Mack (also a CCM alumnus) describes “The Secret of Luca” as “modern American verismo, a fusion of contemporary rhythmic intensity and Puccinian soundscape.” When orchestrated, the latter will become more apparent, but the lushness of the music was evident throughout the opera, and its focus on everyday life in an Italian village is quite literally verismo.
The quasi-religious tone of the work sets it on an even higher plane. “Who’s there? Who on a Friday?” sings the Blind Woman (mezzo-soprano Audrey Wahlstrom), who senses Luca’s presence as he steals into town in the opening scene of Act I. “I remember it was a Friday” (the day of Jesus’ crucifixion).
Scene 2 begins with a lively march, as the Mayor (tenor Ryan Connelly) and Police Chief (bass Robert Wray) prepare to welcome Cipriani (tenor Andrew Jones), who they hope will be able to do good things for the village through his political connections. They are distressed at his sudden interest in Luca (Rubio), whose return they do not welcome, and the scene ends in confusion. Only Father Serafin, the parish priest (baritone Michael Young), counsels peace.
Scene 3, in which Cipriani meets Luca, casts the mystery deeper, edging it with pain and anguish as Cipriani (Jones) flails Luca with a penetrating high note on “Your silence killed your mother!”
Act II, set 40 years earlier, opens bright and staccato with Luca’s fiancée Lauretta (mezzo Wahstrom) preparing for their wedding the next day. A wedding gift from Ortensia, the village beauty, arrives for Lauretta, a golden necklace inlaid with emeralds. Though Father Serafin counsels him to ignore it, Luca cannot. He tears it from Lauretta’s neck and stalks out angrily.

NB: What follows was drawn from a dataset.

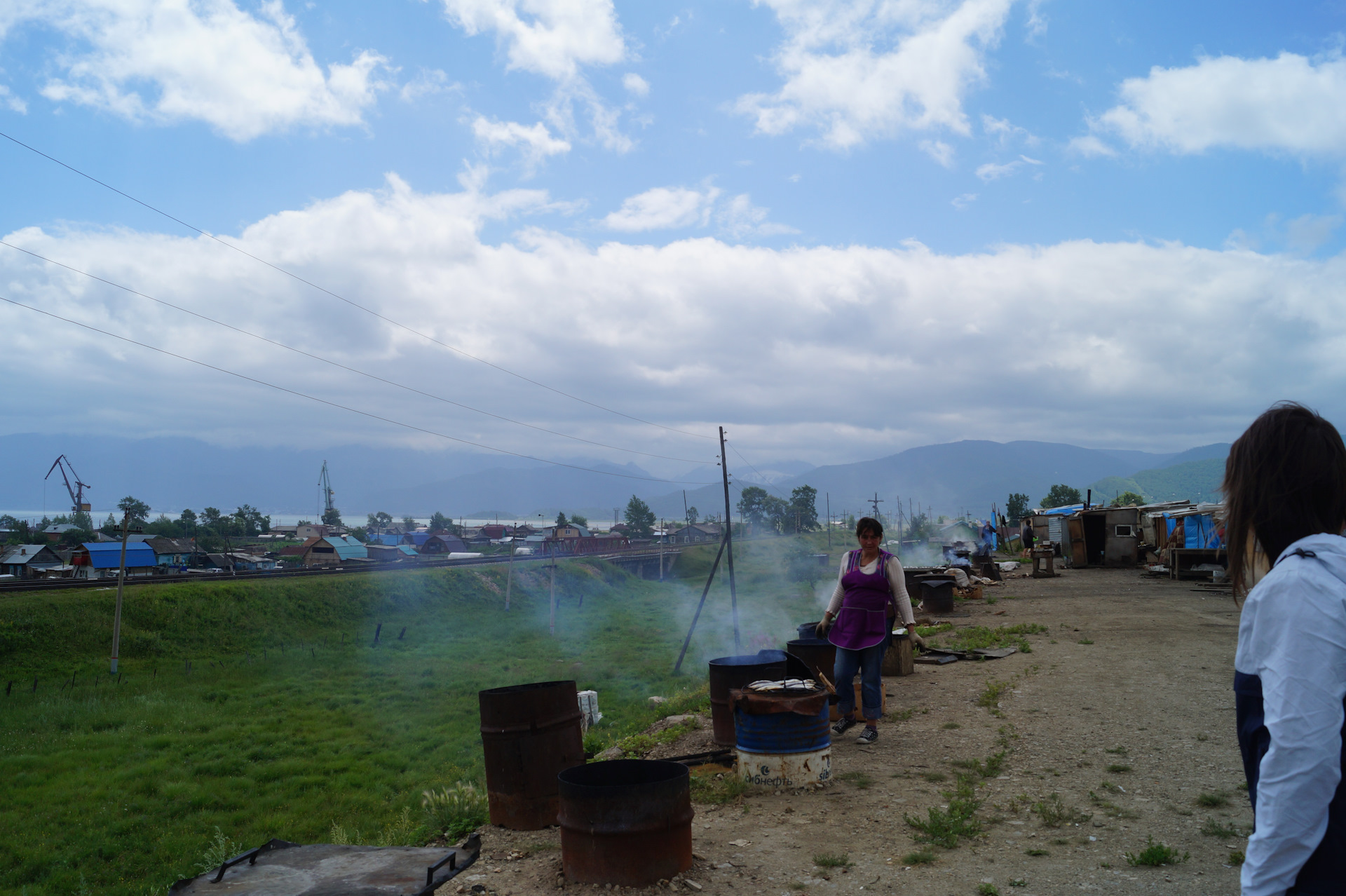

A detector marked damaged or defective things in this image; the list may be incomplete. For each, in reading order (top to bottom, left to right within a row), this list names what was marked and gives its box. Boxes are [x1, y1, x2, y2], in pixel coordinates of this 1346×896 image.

rusty metal barrel [480, 679, 583, 836]
rusty metal barrel [704, 648, 791, 746]
rusty metal barrel [558, 763, 695, 886]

Scene 2, the tense love scene between Luca and the married Ortensia (soprano Megan Hammann) has been very well crafted by Mack, who assigns her a high tessitura as if to underscore her distraction and despair. Scene 3 at Lauretta’s family home opens with a brindisi (drinking song) a la Verdi’s “La Traviata.” Rubio as Luca counters with a doleful aria -- he cannot be happy -- which lets the air out of Lauretta’s balloon. He breaks their engagement and the dismay and anger of the guests make for a strong ensemble finale.
Opening on a dissonant chord, Act III brings the action back to 1950 in Cisterna. The city officials want both Cipriani and Luca out of town as soon as possible to prevent disorder among the townspeople. Father Serafin offers to help. When the Police Chief reveals that Ortensia now lives in a convent, Cipriani resolves to go see her, but Luca, realizing that he has imprisoned her for 40 years, is afraid: “If I see her face to face, will those eyes convict me?”

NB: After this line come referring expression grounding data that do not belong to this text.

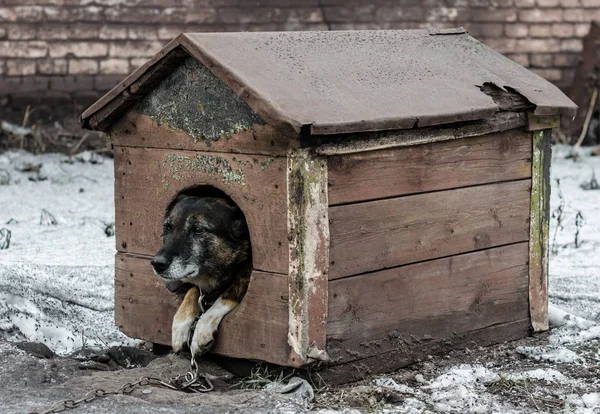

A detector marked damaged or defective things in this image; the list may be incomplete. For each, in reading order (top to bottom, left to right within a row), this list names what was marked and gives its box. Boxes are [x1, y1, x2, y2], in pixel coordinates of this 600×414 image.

peeling paint [139, 56, 266, 144]
rusty metal roof [81, 29, 576, 136]
peeling paint [162, 153, 246, 187]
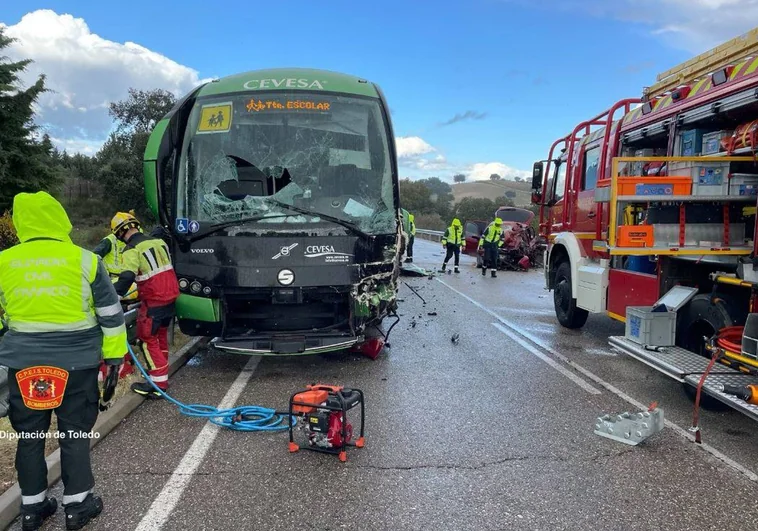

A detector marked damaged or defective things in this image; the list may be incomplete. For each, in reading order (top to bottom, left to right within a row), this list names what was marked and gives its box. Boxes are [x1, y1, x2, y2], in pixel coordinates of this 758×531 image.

damaged bus front [142, 68, 404, 356]
shattered windshield [174, 91, 398, 235]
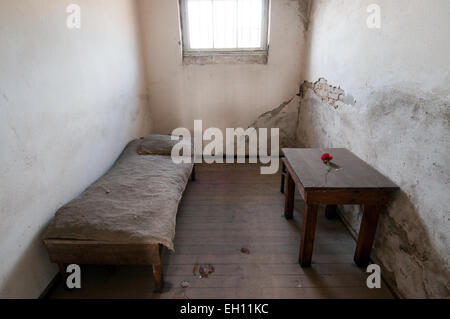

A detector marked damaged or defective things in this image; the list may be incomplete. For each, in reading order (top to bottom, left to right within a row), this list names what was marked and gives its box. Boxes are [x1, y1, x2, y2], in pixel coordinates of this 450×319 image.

peeling plaster patch [300, 78, 356, 109]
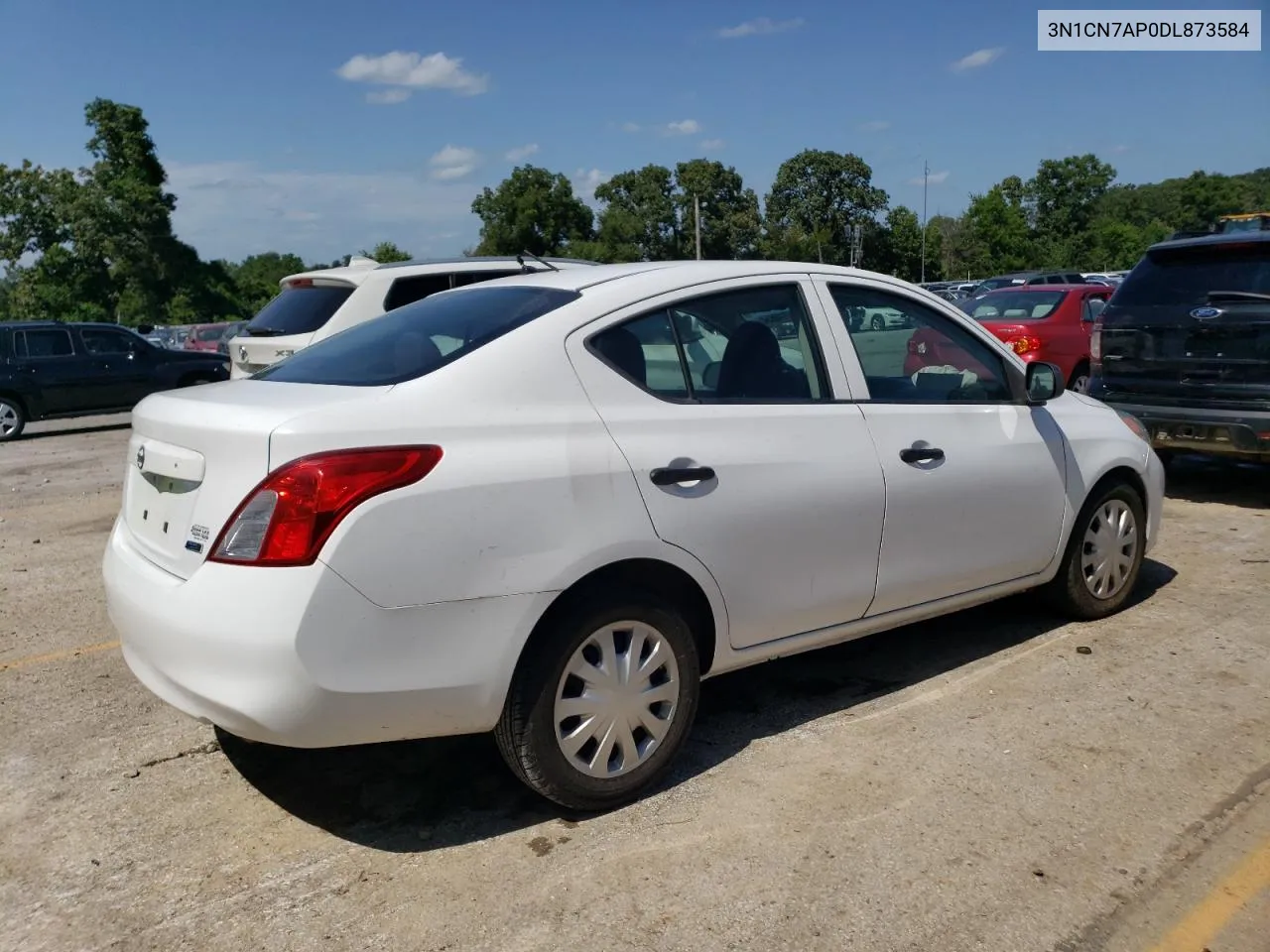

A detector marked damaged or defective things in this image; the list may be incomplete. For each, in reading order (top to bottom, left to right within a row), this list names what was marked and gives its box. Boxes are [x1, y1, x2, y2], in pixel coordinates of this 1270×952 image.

It is too late, however. When Cipriani arrives at the convent (Scene 2), the Abbess (soprano Danielle Messina) informs him that Ortensia died the previous (yes) Friday. Messina and Jones handled their arias beautifully here. The Abbess sings of Ortensia’s suffering and gives Cipriani her sealed diary. Jones, the activist who advocates equality for all mankind, suddenly realizes that “a man can be greater through love.”
The final scene reveals Luca’s secret at last. As Cipriani hands Luca the diary, Luca explains why he failed to account for his whereabouts on the night of the murder: Intending to commit suicide, he was saying farewell to Ortensia. Though all they exchanged was an embrace, it was enough, he said, “to die free, with all of your love imprisoned in my heart.” As he sings his recollection, Ortensia enters, appearing as she did 40 years earlier, to sing their final, lustrous duet.
The cast for the opera, which runs 90-100 minutes, was uniformly strong and convincing (kudos also to mezzo-soprano Ellen Graham for her multiple roles). From Cincinnati, it will go to the University of Texas in Austin, where scenes will be work-shopped, using some of the same singers who performed at St. Anthony Church.